_Problem statement_
In the records that follow, find each line with the word "frames" and copy it.

_Material for the task_
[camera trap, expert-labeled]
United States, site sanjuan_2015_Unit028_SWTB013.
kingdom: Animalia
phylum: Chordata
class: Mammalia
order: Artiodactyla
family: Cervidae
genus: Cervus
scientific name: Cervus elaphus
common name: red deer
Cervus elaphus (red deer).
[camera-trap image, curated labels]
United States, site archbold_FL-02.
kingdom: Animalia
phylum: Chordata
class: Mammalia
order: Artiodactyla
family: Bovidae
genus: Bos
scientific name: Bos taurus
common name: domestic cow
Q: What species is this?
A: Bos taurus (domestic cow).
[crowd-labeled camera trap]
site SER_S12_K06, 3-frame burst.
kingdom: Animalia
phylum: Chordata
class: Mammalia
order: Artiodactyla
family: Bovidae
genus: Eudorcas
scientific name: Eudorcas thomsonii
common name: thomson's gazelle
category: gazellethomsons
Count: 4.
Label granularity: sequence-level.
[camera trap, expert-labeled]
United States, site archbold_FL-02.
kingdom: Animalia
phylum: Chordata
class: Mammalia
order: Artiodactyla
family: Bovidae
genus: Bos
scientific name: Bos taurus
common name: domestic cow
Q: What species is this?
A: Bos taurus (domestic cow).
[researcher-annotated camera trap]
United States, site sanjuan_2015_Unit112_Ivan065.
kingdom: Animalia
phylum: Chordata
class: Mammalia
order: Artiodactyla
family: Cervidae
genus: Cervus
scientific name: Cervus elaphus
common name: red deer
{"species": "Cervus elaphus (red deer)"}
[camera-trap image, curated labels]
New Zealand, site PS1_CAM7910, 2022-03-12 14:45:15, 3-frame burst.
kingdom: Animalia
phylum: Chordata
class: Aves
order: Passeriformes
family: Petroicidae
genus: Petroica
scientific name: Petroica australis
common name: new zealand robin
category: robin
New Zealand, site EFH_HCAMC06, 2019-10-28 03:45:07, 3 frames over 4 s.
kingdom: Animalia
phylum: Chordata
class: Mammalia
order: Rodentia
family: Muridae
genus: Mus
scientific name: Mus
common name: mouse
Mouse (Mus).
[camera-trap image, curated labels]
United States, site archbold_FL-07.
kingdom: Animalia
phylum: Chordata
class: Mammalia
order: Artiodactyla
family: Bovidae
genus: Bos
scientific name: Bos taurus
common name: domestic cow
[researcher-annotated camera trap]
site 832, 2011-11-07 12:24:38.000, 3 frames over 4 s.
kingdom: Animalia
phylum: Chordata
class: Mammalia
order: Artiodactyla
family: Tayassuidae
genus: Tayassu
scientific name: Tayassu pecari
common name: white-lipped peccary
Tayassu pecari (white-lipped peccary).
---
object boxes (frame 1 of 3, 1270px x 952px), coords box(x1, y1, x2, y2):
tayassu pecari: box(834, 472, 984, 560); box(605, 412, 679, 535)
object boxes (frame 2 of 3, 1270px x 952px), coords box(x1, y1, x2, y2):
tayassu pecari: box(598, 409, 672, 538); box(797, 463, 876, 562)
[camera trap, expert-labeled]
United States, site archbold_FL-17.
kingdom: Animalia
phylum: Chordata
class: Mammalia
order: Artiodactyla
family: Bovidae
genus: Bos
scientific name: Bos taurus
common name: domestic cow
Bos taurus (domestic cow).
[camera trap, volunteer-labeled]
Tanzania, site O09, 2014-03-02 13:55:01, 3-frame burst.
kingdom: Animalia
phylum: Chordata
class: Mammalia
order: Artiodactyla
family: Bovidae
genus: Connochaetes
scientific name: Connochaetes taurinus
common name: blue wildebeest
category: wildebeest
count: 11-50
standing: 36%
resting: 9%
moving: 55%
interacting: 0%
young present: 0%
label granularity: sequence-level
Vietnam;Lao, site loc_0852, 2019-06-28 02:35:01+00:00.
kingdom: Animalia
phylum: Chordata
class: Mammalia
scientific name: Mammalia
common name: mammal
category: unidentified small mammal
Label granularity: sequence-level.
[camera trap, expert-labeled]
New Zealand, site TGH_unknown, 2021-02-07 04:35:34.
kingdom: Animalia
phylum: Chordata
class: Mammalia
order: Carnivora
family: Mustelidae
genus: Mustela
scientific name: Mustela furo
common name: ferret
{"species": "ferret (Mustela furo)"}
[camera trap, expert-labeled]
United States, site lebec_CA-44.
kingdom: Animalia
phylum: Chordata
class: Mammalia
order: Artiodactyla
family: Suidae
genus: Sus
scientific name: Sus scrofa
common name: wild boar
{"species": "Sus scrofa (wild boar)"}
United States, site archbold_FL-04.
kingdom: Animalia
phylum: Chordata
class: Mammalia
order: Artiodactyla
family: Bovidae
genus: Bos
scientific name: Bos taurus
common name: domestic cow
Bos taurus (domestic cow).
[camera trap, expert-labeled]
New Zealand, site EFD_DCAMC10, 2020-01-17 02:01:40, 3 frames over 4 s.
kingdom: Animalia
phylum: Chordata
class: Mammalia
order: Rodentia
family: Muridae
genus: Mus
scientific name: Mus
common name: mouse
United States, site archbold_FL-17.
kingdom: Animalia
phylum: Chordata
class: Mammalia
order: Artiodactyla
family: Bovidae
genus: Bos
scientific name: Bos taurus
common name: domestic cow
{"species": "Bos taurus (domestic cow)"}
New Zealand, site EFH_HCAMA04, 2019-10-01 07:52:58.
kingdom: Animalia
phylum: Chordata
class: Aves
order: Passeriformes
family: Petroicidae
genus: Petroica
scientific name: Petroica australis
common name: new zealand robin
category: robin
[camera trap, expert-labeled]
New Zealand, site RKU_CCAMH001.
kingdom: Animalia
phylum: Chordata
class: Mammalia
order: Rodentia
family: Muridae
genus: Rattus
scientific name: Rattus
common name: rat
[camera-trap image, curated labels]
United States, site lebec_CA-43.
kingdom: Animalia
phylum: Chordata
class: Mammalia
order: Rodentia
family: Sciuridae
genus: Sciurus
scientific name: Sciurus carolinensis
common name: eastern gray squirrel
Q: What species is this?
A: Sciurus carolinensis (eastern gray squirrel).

_Response box_
New Zealand, site EFH_HCAMC06, 2019-10-28 03:45:07, 3 frames over 4 s.
site 832, 2011-11-07 12:24:38.000, 3 frames over 4 s.
New Zealand, site EFD_DCAMC10, 2020-01-17 02:01:40, 3 frames over 4 s.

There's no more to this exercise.